-- Given problem --
Locate the line containing "Can you tell" in the material below; repeat it and every line after it, exactly as written.

-- Rows --
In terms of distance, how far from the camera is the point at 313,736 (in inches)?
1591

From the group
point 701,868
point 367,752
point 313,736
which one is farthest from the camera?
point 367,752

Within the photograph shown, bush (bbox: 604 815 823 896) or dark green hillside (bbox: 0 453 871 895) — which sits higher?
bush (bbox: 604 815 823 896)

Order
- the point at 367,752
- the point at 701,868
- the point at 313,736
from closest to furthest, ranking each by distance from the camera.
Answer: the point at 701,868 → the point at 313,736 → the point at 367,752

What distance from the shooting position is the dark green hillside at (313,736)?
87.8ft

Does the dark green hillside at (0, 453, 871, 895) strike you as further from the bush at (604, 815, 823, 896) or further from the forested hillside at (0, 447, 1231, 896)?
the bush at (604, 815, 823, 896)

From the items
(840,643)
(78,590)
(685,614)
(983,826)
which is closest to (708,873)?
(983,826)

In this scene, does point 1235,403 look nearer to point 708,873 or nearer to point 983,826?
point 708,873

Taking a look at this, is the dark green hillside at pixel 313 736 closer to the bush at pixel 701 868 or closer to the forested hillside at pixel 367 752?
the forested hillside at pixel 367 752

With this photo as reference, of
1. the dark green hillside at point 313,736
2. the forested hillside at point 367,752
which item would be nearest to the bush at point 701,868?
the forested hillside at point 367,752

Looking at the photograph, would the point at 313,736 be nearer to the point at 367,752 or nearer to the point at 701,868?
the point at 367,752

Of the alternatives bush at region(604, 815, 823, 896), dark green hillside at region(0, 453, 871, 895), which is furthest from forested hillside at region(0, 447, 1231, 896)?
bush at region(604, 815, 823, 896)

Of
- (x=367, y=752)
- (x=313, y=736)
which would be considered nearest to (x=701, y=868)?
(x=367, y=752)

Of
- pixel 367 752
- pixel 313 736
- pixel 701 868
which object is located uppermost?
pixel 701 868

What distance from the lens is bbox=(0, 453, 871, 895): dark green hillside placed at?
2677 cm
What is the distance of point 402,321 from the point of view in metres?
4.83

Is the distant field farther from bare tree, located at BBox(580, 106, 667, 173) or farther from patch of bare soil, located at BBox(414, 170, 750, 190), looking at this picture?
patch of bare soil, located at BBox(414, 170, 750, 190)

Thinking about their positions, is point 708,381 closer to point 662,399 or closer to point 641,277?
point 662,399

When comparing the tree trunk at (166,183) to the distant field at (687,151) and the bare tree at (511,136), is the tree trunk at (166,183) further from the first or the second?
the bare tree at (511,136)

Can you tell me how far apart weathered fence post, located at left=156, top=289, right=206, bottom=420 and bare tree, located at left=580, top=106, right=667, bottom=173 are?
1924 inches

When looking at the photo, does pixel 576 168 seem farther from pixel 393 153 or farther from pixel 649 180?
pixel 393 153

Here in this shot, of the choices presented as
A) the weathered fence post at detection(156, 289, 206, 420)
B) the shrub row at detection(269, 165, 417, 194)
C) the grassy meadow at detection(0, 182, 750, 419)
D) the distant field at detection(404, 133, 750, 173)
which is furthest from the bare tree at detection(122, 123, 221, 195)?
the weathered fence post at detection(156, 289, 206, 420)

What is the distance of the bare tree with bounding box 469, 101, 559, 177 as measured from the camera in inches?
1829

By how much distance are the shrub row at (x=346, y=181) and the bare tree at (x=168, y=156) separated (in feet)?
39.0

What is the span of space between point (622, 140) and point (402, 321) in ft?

-- Full output --
Can you tell me how far apart weathered fence post, located at left=156, top=289, right=206, bottom=420 and bare tree, located at left=580, top=106, right=667, bottom=173 are?
1924 inches

When looking at the photo, does pixel 576 168 seem farther from pixel 393 153 or farther from pixel 649 180?
pixel 393 153

Here in this shot, of the choices presented as
A) the weathered fence post at detection(156, 289, 206, 420)
B) the shrub row at detection(269, 165, 417, 194)
C) the grassy meadow at detection(0, 182, 750, 419)
D) the distant field at detection(404, 133, 750, 173)
which is furthest from the bare tree at detection(122, 123, 221, 195)?
the weathered fence post at detection(156, 289, 206, 420)

What is the distance of the bare tree with bounding box 469, 101, 559, 177 as measured from the camera in inches?
1829

By how much distance are the shrub row at (x=346, y=181) and the bare tree at (x=168, y=156) separated (in feet)?
39.0

What is the span of space between point (622, 140) and point (402, 321) in ft?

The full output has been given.